The problem: Rewrite the rows below, replacing each "nearer" with "closer" and leaving everything else unchanged.

Entries shown:
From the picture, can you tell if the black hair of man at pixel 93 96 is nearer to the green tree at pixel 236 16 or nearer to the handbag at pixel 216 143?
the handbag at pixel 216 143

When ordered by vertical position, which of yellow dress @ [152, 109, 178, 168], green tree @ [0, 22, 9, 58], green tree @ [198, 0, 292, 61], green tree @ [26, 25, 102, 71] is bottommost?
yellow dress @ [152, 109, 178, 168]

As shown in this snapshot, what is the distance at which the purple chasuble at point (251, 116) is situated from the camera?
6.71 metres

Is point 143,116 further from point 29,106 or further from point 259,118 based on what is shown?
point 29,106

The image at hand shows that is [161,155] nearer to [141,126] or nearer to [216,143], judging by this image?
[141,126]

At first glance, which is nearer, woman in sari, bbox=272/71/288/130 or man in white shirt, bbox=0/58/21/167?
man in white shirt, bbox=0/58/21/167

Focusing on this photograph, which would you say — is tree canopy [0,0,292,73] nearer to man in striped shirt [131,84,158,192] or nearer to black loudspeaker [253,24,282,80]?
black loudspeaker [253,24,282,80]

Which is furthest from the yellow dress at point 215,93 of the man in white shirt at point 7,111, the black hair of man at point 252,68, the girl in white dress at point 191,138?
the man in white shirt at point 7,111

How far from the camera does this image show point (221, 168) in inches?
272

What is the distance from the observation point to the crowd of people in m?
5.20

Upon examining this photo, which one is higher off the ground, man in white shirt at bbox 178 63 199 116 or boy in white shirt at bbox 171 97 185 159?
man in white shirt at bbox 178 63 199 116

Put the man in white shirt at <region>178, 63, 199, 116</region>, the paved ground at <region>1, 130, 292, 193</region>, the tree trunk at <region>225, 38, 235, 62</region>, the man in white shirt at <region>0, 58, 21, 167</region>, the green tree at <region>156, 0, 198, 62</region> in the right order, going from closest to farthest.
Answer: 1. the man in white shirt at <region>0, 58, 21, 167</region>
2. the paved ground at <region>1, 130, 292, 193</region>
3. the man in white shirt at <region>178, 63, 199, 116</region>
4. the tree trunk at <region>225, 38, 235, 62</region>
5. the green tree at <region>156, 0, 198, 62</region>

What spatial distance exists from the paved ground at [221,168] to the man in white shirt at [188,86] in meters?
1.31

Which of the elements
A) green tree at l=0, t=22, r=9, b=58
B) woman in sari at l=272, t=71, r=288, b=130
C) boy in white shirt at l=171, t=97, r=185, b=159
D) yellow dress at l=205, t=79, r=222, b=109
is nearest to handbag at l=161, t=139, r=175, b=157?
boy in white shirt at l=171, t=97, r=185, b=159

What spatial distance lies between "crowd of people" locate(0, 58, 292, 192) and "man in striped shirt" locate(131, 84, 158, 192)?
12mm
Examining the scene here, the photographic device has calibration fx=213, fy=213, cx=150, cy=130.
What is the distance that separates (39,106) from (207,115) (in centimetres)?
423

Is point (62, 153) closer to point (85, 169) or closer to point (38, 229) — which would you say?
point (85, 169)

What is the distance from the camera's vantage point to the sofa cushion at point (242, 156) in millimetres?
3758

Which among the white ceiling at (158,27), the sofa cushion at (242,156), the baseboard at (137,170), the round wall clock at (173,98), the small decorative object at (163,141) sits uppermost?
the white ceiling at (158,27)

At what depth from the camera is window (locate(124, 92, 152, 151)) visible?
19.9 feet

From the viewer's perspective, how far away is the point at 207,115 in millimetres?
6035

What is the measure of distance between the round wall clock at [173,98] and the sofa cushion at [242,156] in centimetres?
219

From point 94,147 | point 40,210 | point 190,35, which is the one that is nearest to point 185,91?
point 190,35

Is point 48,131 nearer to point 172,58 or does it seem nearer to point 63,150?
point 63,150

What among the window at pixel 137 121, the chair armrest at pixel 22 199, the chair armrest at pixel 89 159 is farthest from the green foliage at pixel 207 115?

Solution for this problem:
From the picture, can you tell if the black hair of man at pixel 93 96 is closer to the green tree at pixel 236 16 or closer to the handbag at pixel 216 143?
the handbag at pixel 216 143

When ordered by vertical position, which of yellow dress @ [152, 109, 178, 168], green tree @ [0, 22, 9, 58], green tree @ [198, 0, 292, 61], green tree @ [26, 25, 102, 71] is bottommost?
yellow dress @ [152, 109, 178, 168]

As shown in this snapshot, what is the distance at which the purple chasuble at point (251, 116) is situated from the camera?
6.71 metres

Is point 143,116 further from point 29,106 or further from point 259,118 based on what is shown?
point 29,106

The image at hand shows that is [161,155] closer to [141,126] or closer to [216,143], judging by this image?
[141,126]

At first glance, which is closer, woman in sari, bbox=272/71/288/130 or man in white shirt, bbox=0/58/21/167?
man in white shirt, bbox=0/58/21/167

Focusing on this photograph, which would you say — is tree canopy [0,0,292,73] closer to man in striped shirt [131,84,158,192] or closer to black loudspeaker [253,24,282,80]?
black loudspeaker [253,24,282,80]

Which is furthest from the yellow dress at point 215,93 of the man in white shirt at point 7,111, the black hair of man at point 252,68, the girl in white dress at point 191,138?
the man in white shirt at point 7,111

How far from the camera does this image show point (221, 168) in inches?
272

What is the distance from the observation point to the crowd of people in m?
5.20

Upon examining this photo, which one is higher off the ground, man in white shirt at bbox 178 63 199 116 or boy in white shirt at bbox 171 97 185 159?
man in white shirt at bbox 178 63 199 116

Put the man in white shirt at <region>178, 63, 199, 116</region>, the paved ground at <region>1, 130, 292, 193</region>, the tree trunk at <region>225, 38, 235, 62</region>, the man in white shirt at <region>0, 58, 21, 167</region>, the green tree at <region>156, 0, 198, 62</region> in the right order, going from closest to farthest.
Answer: 1. the man in white shirt at <region>0, 58, 21, 167</region>
2. the paved ground at <region>1, 130, 292, 193</region>
3. the man in white shirt at <region>178, 63, 199, 116</region>
4. the tree trunk at <region>225, 38, 235, 62</region>
5. the green tree at <region>156, 0, 198, 62</region>

What spatial distance exists from the paved ground at [221,168] to the man in white shirt at [188,86] in meters?
1.31

Which of the elements
A) green tree at l=0, t=22, r=9, b=58
B) woman in sari at l=272, t=71, r=288, b=130
C) boy in white shirt at l=171, t=97, r=185, b=159
D) yellow dress at l=205, t=79, r=222, b=109
is nearest to handbag at l=161, t=139, r=175, b=157?
boy in white shirt at l=171, t=97, r=185, b=159

What spatial distance lies between "crowd of people" locate(0, 58, 292, 192) and "man in striped shirt" locate(131, 84, 158, 192)?
12mm
Examining the scene here, the photographic device has calibration fx=213, fy=213, cx=150, cy=130.
What is the distance that separates (39,106) from (207,115) (in centimetres)?
423

Is point (62, 153) closer to point (85, 169) or closer to point (38, 229) — which would you say?
point (85, 169)

What is the distance from the camera's vantage point to the sofa cushion at point (242, 156) in millimetres?
3758

Which among the white ceiling at (158,27), the sofa cushion at (242,156), the baseboard at (137,170), the round wall clock at (173,98), the small decorative object at (163,141) sits uppermost?
the white ceiling at (158,27)

At what depth from the camera is window (locate(124, 92, 152, 151)) visible?
19.9 feet

From the viewer's perspective, how far away is the point at 207,115 in millimetres?
6035

What is the measure of distance between the round wall clock at [173,98] and the sofa cushion at [242,156] in centimetres?
219

From point 94,147 | point 40,210 | point 190,35, which is the one that is nearest to point 185,91?
point 190,35

Is point 48,131 closer to point 172,58 or does it seem closer to point 63,150?
point 63,150

What among the window at pixel 137 121, the chair armrest at pixel 22 199, the chair armrest at pixel 89 159 is farthest from the green foliage at pixel 207 115?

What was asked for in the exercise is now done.